No caso brasileiro, uma denúncia de 272 páginas foi apresentada pelo procurador-geral Paulo Gonet em 18 de fevereiro detalhando as articulações de Bolsonaro e de seus aliados, as quais teriam tido seu início em meados de março de 2022, sete meses antes das eleições presidenciais daquele ano – nas quais o então candidato à reeleição seria derrotado por Lula.

O documento conclui que o ex-presidente tentou impor um golpe de Estado e abolir o Estado Democrático de Direito, a partir da conformação de uma organização criminosa, e outros crimes que, juridicamente falando, levariam a uma pena altíssima.

Não é mera coincidência que duas lideranças políticas que compartilham do mesmo viés ideológico foram equiparadas, apesar das diferenças contextuais. Chamam a atenção algumas das estratégias que foram usadas por ambos para a execução de seus respectivos planos. Em especial, as alegações de fraude eleitoral e o fomento de um sentimento contrário a uma suposta ameaça comunista.

‘Presidencialismo da confrontação’

Os dois líderes usaram alegações de irregularidades nas urnas eletrônicas para questionar a legitimidade dos processos eleitorais. A denúncia da PGR menciona algumas datas em que Bolsonaro teria atacado o sistema de votação para se blindar de uma possível vitória eleitoral de Lula.

Em 29 de julho de 2022, pouco antes do pleito, o ex-presidente fez uma transmissão ao vivo das dependências do Palácio do Planalto, em Brasília, criticando o funcionamento das urnas. Em 10 de agosto daquele ano, mesmo com a decisão da Câmara de manter a votação digital, o ultradireitista insistiu em atacar o sistema. Um ano antes, nas manifestações de 7 de setembro de 2021, na Avenida Paulista, em São Paulo, Bolsonaro fez um discurso no qual “deu a conhecer seu propósito de não mais se submeter às deliberações provenientes da Suprema Corte, confiado no apoio que teria das Forças Armadas”, segundo o documento.

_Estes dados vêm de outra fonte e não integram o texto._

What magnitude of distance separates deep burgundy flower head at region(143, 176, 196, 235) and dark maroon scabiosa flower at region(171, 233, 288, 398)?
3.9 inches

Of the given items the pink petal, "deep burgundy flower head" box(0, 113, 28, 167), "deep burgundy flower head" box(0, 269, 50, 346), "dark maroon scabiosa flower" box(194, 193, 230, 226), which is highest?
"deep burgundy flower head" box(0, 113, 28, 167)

Com a aproximação das eleições presidenciais, os ataques ao sistema de votação foram intensificados, com acusações infundadas sobre supostas vulnerabilidades das urnas e fraude eleitoral.

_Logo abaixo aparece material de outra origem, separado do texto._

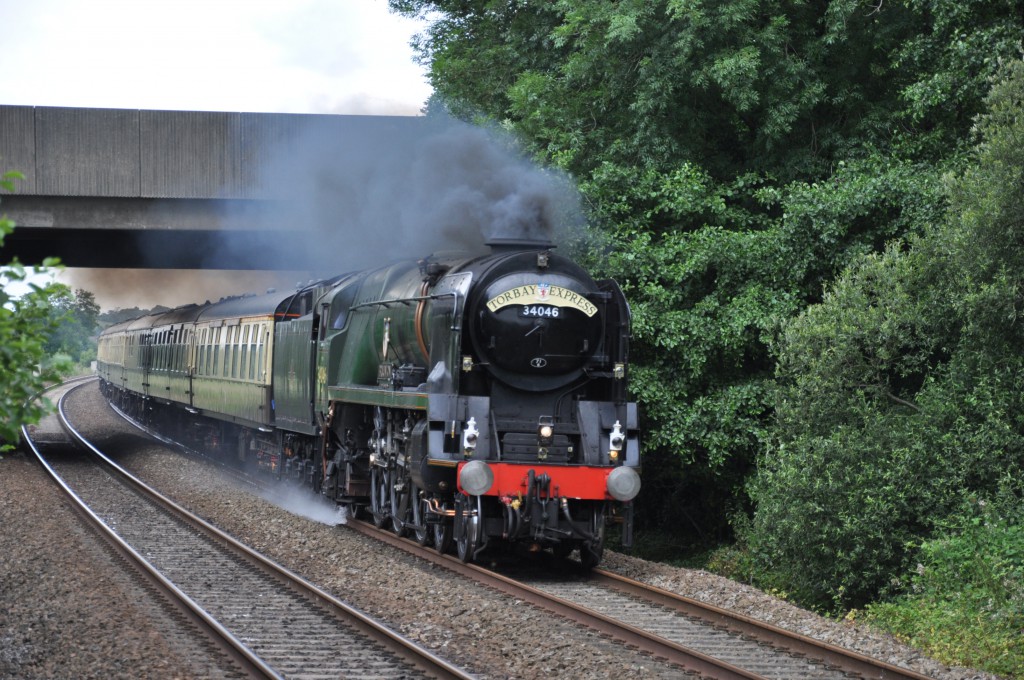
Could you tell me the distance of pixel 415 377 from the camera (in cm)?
1302

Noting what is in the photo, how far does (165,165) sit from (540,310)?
13.1 meters

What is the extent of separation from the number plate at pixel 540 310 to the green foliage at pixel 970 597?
14.2 feet

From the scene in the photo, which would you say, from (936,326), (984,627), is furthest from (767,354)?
(984,627)

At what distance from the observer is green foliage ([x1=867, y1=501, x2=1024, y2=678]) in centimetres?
908

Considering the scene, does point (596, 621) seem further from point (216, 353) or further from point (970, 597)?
point (216, 353)

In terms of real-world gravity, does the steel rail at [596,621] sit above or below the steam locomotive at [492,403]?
below

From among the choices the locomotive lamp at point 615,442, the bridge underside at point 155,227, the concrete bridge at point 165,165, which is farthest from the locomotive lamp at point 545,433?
Result: the bridge underside at point 155,227

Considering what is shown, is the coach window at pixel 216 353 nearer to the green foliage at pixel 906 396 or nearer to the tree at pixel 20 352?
the green foliage at pixel 906 396

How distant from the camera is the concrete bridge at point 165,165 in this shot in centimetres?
2211

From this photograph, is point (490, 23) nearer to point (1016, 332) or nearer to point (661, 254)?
point (661, 254)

A Opera Mundi, o cientista político Rodrigo Prando, da Universidade Presbiteriana Mackenzie, mencionou o termo “presidencialismo de confrontação” para explicar o comportamento adotado por Bolsonaro ao longo de seus quatro anos de mandato.

“Bolsonaro começou atacando a velha política e ela foi encarnada na figura do Rodrigo Maia, [então] presidente da Câmara. Depois passou a atacar os jornalistas, a mídia tradicional, cientistas, intelectuais, professores, universidades, até que veio uma pandemia. E nessa pandemia, Bolsonaro foca esse presidencialismo de confrontação atacando a ciência”, explicou.

Superada a pandemia, o especialista aponta que Bolsonaro passa a atacar “com muita força” o sistema eleitoral e os ministros do STF. 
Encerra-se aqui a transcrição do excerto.